I work in the anti-hunger world. I also work in the "aging network" world. The programs that comprise the Meals On Wheels family work on behalf of ending senior hunger in America. This network of over 5,000 Senior Nutrition Programs works on a daily basis to provide in excess of one million meals to seniors. And yet, our research tells us that we are in need of at least two million more meals a day to meet the unmet senior need.
There's that "F" word again. We need to raise the money to do just that -- feed hungry seniors. And yet, we "compete" for funds with our friends who raise money to feed children; furnish food for food banks; provide transportation services to seniors; provide housing for seniors; provide food for women, infant and children; etc. You get my point. We are all in the business of having to drop the "F" bomb all the time.
My wish, and I suppose all of our wishes, would be that these problems didn't exist. But they do. And the nonprofit sector is a lifeline and a savior to millions of Americans who need just a little bit of help. But as long as there is want, there will be the need to raise money.
We ask and we ask and we ask and we receive, but sometimes not quite enough. Yet we are resolved not to stop in our quest to raise the money to do what we do best -- provide the helping hand to our fellow Americans.
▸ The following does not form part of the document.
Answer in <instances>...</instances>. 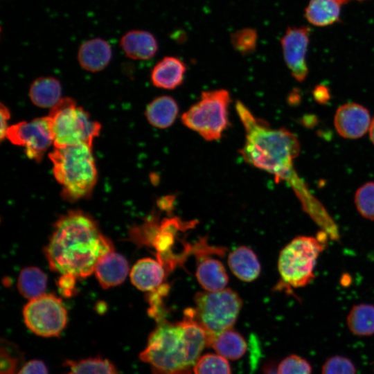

As we pass from one season to another, from the season of giving (the holiday season) to the season of sunshine, let us remember that there is no holiday from hunger or homelessness or unemployment. And so, when an organization fills your inbox or your mailbox with those pleas for assistance, don't get mad. The "F" bomb that we are dropping is meant to help, not be offensive. It is meant to offer compassion, shelter, a cure, sustenance, safety, and so much more.
For the millions of your fellow Americans who count on you, it's that season again -- the season of Yes We Will Remember You. Just open the email or the letter and read it. Let us tell you our story and then you decide.